======== The data
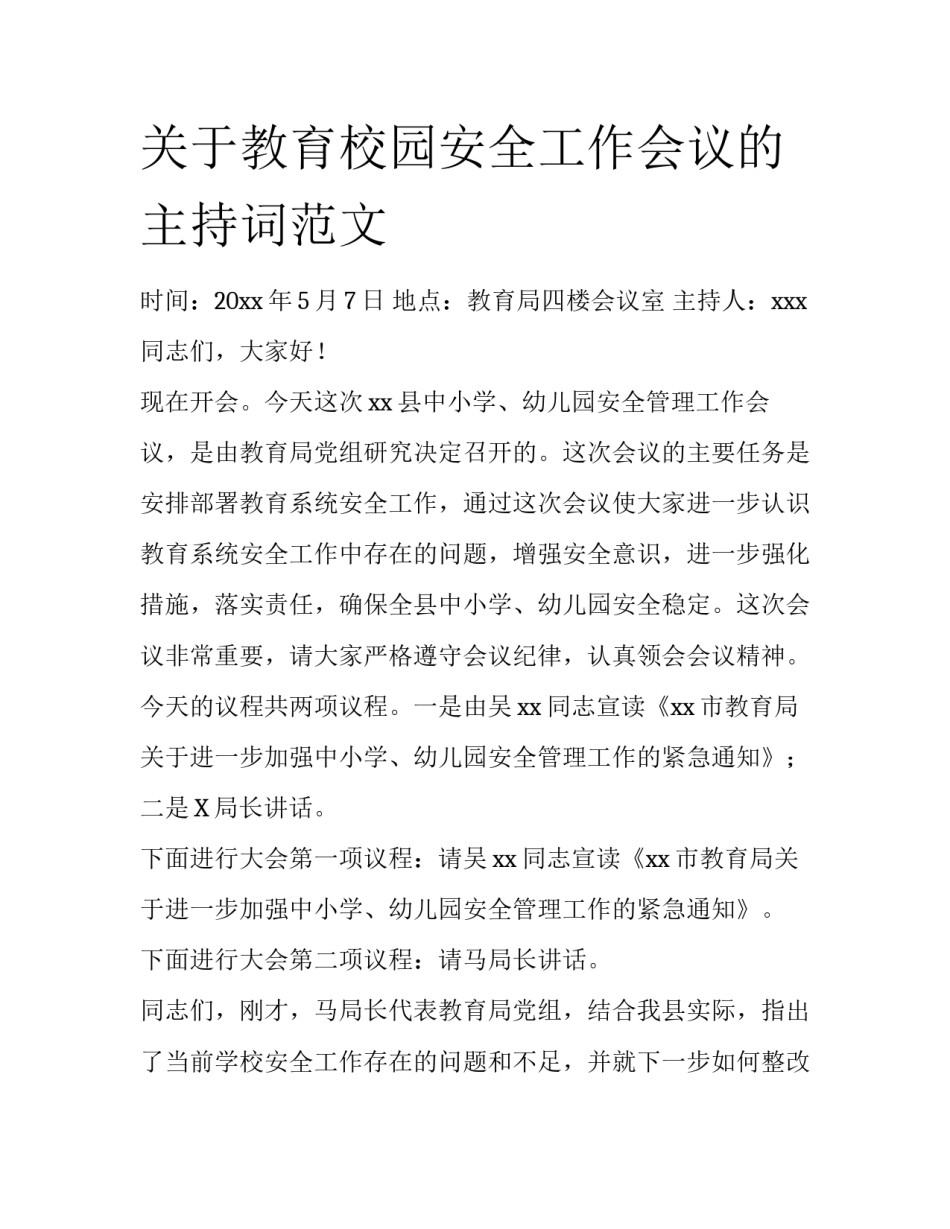 关于教育校园安全工作会议的主持词范文

时间：20xx 年 5 月 7 日 地点：教育局四楼会议室 主持人：xxx

同志们，大家好！

现在开会。今天这次 xx 县中小学、幼儿园安全管理工作会议，是由教育局党组研究决定召开的。这次会议的主要任务是安排部署教育系统安全工作，通过这次会议使大家进一步认识教育系统安全工作中存在的问题，增强安全意识，进一步强化措施，落实责任，确保全县中小学、幼儿园安全稳定。这次会议非常重要，请大家严格遵守会议纪律，认真领会会议精神。

今天的议程共两项议程。一是由吴 xx 同志宣读《xx 市教育局关于进一步加强中小学、幼儿园安全管理工作的紧急通知》；二是 X 局长讲话。

下面进行大会第一项议程：请吴 xx 同志宣读《xx 市教育局关于进一步加强中小学、幼儿园安全管理工作的紧急通知》。

下面进行大会第二项议程：请马局长讲话。

同志们，刚才，马局长代表教育局党组，结合我县实际，指出了当前学校安全工作存在的问题和不足，并就下一步如何整改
================
Retype the listing exactly. Skip every picture.

 关于教育校园安全工作会议的主持词范文

时间：20xx 年 5 月 7 日 地点：教育局四楼会议室 主持人：xxx

同志们，大家好！

现在开会。今天这次 xx 县中小学、幼儿园安全管理工作会议，是由教育局党组研究决定召开的。这次会议的主要任务是安排部署教育系统安全工作，通过这次会议使大家进一步认识教育系统安全工作中存在的问题，增强安全意识，进一步强化措施，落实责任，确保全县中小学、幼儿园安全稳定。这次会议非常重要，请大家严格遵守会议纪律，认真领会会议精神。

今天的议程共两项议程。一是由吴 xx 同志宣读《xx 市教育局关于进一步加强中小学、幼儿园安全管理工作的紧急通知》；二是 X 局长讲话。

下面进行大会第一项议程：请吴 xx 同志宣读《xx 市教育局关于进一步加强中小学、幼儿园安全管理工作的紧急通知》。

下面进行大会第二项议程：请马局长讲话。

同志们，刚才，马局长代表教育局党组，结合我县实际，指出了当前学校安全工作存在的问题和不足，并就下一步如何整改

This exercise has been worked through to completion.